Requirement:
Return the passage of the recipe below from "Recipe 2: Chocolate" up to and including "(or orange juice)", copied verbatim.

==== Passage for review

1. Place a rack in the center of the oven and preheat to 200º F (95º C) degrees. Line two baking sheets with silpat or parchment and set aside.

2. Put the egg whites in a bowl and whip until soft peaks form. Increase speed to high and gradually add granulated sugar about 1 tbsp at a time until stiff peaks form. (The whites should be firm but moist.)

3. Sift the confectioner’s sugar and cocoa powder over the egg whites and fold the dry ingredients into the white. (This looks like it will not happen. Fold gently and it will eventually come together.)

4. Fill a pastry bag with the meringue. Pipe the meringue into whatever shapes you desire. Alternatively, you could just free form your shapes and level them a bit with the back of a spoon. (Class made rounds, hearts, diamonds and an attempt at a clover was made!)

5. Bake for 2-3 hours until the meringues become dry and crisp. Cool and store in an airtight container for up to 3 days.

Recipe 2: Chocolate Mascarpone Mousse (for the top of the Pavlova base):

Ingredients:
1 ½ cups (355 mls) heavy cream (cream with a milk fat content of between 36 and 40 percent)
grated zest of 1 average sized lemon
9 ounces (255 grams) 72% chocolate, chopped
1 2/3 cups (390 mls) mascarpone (don't forget we made this a few months ago - get the printable .pdf HERE)
pinch of nutmeg
2 tbsp (30 mls) Grand Marnier (or orange juice)

========
==== Information given

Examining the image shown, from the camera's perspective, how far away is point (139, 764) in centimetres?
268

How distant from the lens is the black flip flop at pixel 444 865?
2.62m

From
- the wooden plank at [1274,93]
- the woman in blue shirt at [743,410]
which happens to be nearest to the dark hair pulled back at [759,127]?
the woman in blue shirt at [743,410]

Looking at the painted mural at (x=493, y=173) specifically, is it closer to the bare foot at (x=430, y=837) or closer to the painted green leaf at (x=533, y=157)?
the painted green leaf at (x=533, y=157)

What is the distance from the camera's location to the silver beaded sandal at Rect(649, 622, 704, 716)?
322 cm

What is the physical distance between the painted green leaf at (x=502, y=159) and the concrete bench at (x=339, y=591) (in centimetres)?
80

========
==== Information given

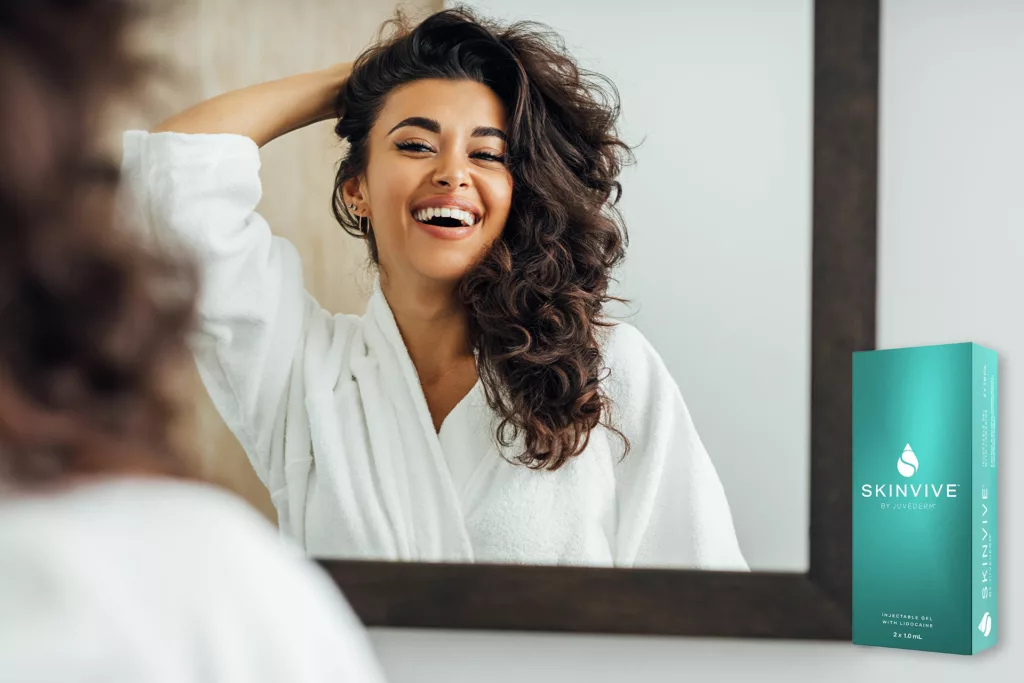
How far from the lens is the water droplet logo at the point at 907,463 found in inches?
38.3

========
==== Information given

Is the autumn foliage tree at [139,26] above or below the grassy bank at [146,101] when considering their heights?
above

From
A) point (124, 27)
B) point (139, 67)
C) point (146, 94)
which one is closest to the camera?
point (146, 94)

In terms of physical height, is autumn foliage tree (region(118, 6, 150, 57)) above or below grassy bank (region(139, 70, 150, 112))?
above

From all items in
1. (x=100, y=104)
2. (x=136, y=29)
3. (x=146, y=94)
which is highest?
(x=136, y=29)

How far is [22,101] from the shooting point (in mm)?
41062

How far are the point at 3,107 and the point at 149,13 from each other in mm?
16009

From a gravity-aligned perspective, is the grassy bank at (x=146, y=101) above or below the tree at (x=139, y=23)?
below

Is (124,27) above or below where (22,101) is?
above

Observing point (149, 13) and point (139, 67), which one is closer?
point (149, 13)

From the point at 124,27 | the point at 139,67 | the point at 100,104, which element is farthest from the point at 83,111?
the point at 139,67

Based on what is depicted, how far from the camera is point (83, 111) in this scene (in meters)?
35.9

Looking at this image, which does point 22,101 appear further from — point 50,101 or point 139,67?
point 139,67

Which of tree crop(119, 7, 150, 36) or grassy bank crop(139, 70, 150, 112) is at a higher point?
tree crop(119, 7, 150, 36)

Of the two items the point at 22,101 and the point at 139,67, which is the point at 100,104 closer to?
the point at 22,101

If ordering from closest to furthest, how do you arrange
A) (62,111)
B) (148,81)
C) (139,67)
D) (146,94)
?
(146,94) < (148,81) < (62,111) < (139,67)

========

Output for this exercise:
Recipe 2: Chocolate Mascarpone Mousse (for the top of the Pavlova base):

Ingredients:
1 ½ cups (355 mls) heavy cream (cream with a milk fat content of between 36 and 40 percent)
grated zest of 1 average sized lemon
9 ounces (255 grams) 72% chocolate, chopped
1 2/3 cups (390 mls) mascarpone (don't forget we made this a few months ago - get the printable .pdf HERE)
pinch of nutmeg
2 tbsp (30 mls) Grand Marnier (or orange juice)